*REQUEST*: Please count the lines in the records below that contain the string "results", and give only that number.

*SUPPLIED DATA*:
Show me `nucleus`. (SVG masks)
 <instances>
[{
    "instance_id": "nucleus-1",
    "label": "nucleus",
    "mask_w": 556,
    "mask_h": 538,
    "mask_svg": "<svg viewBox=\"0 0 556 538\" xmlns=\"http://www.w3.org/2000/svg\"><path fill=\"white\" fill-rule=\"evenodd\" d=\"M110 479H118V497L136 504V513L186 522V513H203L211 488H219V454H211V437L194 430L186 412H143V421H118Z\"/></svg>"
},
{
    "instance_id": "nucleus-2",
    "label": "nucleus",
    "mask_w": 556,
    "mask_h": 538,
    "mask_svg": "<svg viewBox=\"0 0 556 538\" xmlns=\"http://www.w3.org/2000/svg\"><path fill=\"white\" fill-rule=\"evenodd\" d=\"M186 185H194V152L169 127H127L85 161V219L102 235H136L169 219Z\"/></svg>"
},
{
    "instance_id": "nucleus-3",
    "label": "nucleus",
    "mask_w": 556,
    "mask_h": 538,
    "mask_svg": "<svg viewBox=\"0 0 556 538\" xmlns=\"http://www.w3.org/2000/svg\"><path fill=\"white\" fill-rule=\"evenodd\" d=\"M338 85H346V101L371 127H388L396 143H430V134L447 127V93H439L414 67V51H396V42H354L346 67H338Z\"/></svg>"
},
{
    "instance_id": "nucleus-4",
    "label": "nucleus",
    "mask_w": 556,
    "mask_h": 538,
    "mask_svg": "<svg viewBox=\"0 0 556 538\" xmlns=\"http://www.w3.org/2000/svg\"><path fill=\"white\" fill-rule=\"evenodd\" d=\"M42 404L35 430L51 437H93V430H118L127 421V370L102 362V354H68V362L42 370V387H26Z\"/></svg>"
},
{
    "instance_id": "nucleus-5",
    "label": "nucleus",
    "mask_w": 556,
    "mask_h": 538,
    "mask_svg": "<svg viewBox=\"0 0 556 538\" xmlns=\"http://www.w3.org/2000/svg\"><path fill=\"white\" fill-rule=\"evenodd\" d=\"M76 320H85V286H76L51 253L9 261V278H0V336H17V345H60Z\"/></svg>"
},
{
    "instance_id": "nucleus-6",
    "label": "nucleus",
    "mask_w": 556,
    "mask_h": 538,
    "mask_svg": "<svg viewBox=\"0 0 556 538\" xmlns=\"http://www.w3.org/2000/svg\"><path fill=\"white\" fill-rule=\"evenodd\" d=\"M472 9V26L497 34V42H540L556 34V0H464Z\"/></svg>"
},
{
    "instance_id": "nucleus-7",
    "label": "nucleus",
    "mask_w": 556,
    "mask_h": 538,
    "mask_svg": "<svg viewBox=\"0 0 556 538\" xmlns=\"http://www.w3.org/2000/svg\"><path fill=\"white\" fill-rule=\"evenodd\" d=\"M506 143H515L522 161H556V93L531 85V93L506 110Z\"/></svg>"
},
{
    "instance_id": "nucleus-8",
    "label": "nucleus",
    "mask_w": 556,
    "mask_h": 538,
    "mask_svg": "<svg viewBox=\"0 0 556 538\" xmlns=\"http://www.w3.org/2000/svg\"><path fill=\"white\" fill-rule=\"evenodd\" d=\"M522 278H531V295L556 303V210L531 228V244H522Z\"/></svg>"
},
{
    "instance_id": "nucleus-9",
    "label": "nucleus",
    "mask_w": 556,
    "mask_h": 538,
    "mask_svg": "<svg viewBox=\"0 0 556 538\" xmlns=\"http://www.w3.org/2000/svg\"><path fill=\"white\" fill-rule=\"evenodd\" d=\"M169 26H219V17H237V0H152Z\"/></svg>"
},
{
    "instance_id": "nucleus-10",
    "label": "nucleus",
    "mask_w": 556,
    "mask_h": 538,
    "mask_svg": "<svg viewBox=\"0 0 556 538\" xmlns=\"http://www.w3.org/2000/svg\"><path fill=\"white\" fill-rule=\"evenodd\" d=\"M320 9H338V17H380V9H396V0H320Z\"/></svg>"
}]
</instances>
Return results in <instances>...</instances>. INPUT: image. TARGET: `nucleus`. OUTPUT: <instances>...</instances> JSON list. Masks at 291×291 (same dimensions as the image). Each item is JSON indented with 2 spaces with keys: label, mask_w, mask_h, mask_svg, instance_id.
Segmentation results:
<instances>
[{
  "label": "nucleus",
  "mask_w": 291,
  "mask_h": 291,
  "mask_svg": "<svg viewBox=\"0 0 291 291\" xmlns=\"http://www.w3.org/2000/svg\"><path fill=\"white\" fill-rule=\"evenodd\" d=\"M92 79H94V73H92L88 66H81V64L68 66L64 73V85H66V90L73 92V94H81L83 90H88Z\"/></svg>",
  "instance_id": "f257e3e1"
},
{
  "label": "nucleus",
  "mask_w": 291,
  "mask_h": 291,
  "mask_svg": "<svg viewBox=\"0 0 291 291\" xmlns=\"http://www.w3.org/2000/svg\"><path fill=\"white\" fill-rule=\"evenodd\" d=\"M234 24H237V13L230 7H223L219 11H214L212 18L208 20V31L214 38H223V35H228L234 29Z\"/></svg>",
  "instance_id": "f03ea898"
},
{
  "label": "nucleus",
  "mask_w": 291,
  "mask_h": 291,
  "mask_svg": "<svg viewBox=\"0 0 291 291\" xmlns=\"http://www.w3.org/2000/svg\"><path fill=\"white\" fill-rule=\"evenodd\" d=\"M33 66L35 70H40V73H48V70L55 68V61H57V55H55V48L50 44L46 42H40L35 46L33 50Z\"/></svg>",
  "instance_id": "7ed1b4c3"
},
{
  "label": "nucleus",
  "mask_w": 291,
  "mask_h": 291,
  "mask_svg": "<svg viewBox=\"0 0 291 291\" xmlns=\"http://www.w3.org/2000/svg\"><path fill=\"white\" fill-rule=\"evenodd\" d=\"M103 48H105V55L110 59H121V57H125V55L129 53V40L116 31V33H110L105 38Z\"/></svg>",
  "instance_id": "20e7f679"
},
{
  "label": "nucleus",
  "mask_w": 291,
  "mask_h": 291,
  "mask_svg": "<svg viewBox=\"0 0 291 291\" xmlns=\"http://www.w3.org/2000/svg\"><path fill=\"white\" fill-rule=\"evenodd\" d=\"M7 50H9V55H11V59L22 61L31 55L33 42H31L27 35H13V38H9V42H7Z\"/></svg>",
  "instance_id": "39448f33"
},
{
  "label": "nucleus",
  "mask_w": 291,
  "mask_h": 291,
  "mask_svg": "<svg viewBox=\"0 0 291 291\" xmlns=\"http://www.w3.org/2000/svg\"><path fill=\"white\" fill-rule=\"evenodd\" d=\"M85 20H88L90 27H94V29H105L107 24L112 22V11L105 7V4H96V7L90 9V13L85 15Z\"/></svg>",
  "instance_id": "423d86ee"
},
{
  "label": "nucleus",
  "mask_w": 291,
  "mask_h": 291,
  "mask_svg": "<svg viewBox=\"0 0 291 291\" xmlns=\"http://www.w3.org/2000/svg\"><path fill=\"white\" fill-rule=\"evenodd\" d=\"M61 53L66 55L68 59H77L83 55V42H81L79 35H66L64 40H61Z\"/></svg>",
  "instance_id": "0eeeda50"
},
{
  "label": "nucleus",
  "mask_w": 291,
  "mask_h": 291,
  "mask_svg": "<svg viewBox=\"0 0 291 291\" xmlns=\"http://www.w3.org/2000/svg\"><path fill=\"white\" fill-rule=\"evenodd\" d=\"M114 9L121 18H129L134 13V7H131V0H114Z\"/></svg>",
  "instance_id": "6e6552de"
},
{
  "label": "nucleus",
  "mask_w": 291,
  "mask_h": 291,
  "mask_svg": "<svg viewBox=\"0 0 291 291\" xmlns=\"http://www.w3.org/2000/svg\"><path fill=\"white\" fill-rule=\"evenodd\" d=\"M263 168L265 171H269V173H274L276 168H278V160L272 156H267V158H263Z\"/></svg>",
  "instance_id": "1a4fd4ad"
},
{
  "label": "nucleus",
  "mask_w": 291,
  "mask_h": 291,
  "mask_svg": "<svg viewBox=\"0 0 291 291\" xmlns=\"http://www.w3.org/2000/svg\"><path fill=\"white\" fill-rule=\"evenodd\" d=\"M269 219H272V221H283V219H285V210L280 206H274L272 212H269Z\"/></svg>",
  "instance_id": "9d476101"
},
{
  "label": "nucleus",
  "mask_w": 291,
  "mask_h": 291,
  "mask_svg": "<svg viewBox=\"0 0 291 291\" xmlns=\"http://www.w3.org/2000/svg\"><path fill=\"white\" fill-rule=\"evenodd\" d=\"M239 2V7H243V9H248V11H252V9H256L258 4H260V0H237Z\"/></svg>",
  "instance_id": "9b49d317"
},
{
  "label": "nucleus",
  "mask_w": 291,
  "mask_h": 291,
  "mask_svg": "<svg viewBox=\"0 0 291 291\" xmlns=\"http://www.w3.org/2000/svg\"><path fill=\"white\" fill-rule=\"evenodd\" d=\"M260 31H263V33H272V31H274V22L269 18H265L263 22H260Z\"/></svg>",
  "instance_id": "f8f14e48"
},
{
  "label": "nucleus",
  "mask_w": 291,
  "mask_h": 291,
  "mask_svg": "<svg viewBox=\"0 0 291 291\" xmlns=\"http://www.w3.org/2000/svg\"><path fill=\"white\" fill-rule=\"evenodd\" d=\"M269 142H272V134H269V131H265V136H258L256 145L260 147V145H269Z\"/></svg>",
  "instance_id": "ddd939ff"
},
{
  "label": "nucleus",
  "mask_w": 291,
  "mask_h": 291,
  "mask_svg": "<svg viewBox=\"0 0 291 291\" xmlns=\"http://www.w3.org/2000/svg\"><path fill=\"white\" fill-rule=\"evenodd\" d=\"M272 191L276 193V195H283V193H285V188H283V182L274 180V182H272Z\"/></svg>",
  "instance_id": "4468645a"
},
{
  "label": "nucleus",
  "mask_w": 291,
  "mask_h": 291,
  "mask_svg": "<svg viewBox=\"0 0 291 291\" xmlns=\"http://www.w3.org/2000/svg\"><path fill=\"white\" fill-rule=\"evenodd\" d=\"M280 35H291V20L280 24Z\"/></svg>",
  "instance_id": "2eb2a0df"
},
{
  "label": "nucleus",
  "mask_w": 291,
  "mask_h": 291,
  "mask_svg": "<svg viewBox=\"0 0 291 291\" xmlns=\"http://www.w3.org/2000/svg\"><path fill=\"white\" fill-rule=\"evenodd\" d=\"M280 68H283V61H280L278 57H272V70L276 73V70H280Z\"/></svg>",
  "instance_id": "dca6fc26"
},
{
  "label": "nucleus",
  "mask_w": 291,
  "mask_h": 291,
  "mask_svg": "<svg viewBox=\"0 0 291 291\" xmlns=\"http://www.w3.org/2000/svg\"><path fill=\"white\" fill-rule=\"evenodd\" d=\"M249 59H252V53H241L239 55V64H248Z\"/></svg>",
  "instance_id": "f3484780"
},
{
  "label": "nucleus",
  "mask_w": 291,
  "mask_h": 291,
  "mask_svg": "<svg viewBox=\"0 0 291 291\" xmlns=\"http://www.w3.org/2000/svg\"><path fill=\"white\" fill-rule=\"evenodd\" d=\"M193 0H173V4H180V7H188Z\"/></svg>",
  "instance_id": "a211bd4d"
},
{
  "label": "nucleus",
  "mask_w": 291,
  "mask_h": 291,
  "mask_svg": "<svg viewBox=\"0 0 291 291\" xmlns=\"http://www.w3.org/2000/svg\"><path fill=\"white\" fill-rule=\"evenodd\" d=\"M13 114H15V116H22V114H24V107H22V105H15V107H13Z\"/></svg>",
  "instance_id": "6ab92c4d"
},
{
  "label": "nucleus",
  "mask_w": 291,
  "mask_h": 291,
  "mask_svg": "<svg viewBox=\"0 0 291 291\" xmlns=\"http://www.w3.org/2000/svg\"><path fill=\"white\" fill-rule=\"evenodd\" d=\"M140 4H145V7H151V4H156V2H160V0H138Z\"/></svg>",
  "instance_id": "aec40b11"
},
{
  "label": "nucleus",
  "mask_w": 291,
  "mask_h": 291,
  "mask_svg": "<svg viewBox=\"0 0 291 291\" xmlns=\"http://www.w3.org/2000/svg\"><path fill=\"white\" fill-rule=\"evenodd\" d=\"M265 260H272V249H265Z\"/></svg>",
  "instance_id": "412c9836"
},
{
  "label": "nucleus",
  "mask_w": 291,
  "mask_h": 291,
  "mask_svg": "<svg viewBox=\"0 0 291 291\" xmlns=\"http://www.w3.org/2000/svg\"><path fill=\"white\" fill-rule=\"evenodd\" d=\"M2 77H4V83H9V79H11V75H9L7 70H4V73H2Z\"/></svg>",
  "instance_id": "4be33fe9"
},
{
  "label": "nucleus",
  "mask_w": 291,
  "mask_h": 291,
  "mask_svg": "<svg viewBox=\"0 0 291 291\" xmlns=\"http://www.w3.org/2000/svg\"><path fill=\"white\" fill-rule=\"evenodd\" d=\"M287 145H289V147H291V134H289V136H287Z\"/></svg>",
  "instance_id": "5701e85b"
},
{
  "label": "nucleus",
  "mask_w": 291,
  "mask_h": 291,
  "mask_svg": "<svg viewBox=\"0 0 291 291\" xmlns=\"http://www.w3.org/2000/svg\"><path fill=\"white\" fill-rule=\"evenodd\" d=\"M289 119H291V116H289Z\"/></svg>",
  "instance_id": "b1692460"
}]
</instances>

*THE RESULT*: 2